Help us empower poor widows in India

Help us empower poor widows in India

PM Tony Blair and Raj Loomba at the launch of the charity in 1997

Prime Minister Tony Blair and Raj Loomba at the launch of the charity in 1997

About The Loomba Foundation

The Loomba Foundation is a UN-recognised NGO, established in 1997 and registered in both the UK and India, dedicated to supporting disadvantaged widows and their families and ending the discrimination widows face worldwide.

Our mission is rooted in a personal story. In 1954, in the town of Dhilwan in northern India, Pushpa Wati Loomba was widowed at 37 and immediately subjected to traditional customs that stripped her of dignity and hope. Her ten-year-old son, Raj, witnessed the abrupt transformation of his mother’s life and the deep injustices widows routinely endured. Years later, at his own wedding, Raj was confronted again with the prejudice directed at widows when his mother was asked to step away from the altar.

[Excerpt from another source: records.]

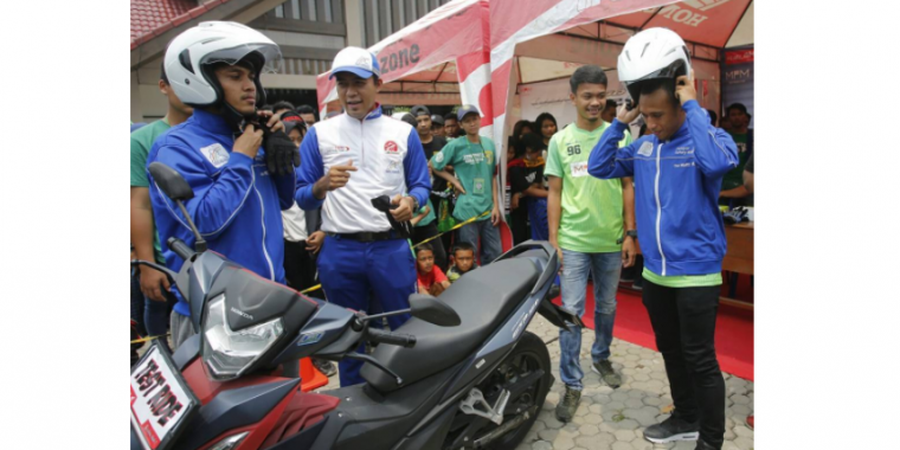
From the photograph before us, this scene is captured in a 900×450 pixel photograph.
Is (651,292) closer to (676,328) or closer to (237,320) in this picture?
(676,328)

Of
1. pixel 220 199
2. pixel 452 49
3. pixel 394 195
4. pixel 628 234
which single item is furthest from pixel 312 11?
pixel 220 199

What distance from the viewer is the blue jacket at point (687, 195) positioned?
212 cm

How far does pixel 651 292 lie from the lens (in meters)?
2.49

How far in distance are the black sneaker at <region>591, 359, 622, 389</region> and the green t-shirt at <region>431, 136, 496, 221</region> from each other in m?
2.15

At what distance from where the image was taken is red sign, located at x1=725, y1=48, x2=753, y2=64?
755cm

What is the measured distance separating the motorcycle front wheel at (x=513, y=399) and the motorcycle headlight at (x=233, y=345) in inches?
41.0

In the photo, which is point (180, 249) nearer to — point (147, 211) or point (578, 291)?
point (147, 211)

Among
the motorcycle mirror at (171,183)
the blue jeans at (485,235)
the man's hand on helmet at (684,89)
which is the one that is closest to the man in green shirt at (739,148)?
the blue jeans at (485,235)

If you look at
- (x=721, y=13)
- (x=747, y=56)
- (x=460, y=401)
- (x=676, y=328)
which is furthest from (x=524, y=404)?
(x=747, y=56)

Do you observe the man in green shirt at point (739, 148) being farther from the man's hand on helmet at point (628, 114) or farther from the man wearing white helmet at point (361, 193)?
the man wearing white helmet at point (361, 193)

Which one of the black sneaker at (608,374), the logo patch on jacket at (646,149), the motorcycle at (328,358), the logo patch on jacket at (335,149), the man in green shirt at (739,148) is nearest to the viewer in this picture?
the motorcycle at (328,358)

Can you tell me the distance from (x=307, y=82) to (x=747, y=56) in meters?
10.7

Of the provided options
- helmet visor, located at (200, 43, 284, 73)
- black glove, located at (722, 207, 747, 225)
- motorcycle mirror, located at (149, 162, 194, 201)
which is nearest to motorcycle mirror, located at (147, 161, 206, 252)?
motorcycle mirror, located at (149, 162, 194, 201)

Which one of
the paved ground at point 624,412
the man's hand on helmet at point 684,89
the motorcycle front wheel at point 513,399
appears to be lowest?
the paved ground at point 624,412
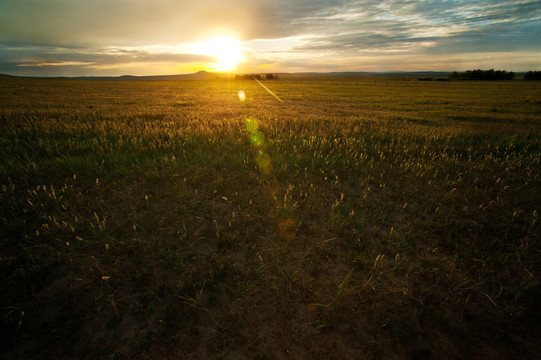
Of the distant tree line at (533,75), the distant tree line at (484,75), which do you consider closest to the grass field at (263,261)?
the distant tree line at (484,75)

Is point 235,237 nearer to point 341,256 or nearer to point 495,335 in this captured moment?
point 341,256

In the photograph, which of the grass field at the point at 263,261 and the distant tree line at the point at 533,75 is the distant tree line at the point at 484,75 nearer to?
the distant tree line at the point at 533,75

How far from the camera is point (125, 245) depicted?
2920 mm

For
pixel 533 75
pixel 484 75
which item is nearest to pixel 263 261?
pixel 484 75

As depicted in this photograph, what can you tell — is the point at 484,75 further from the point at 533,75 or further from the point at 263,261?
the point at 263,261

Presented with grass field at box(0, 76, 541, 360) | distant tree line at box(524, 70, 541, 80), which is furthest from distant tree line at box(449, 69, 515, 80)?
grass field at box(0, 76, 541, 360)

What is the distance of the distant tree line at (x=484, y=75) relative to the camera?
8656 centimetres

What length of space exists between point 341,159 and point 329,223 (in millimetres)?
2387

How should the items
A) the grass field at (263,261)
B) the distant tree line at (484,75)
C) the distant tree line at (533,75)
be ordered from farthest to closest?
the distant tree line at (484,75), the distant tree line at (533,75), the grass field at (263,261)

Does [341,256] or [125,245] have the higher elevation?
[125,245]

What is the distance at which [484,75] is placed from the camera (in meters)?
87.6

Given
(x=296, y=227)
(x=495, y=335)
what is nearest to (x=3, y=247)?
(x=296, y=227)

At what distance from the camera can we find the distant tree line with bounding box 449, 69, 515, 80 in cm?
8656

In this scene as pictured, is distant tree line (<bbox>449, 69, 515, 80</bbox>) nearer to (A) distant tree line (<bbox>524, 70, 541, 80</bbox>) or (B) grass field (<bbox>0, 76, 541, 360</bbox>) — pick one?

When Pushpa Wati passed away in 1992, Raj resolved to honour her legacy by challenging the stigma that blights the lives of millions. Together with his wife, Veena, he founded the Shrimati Pushpa Wati Loomba Trust – now The Loomba Foundation – to support widows and their children and to change the culture that discriminates against them.

From the outset, the Foundation has combined practical empowerment programmes with advocacy at the highest levels, engaging governments, industry and civil society. The charity was launched in London in 1998 in the presence of UK Prime Minister Tony Blair and Cherie Blair, and inaugurated in India the following year by Prime Minister Atal Behari Vajpayee.

Today, The Loomba Foundation continues its global work to ensure that every widow can live with dignity, opportunity and justice.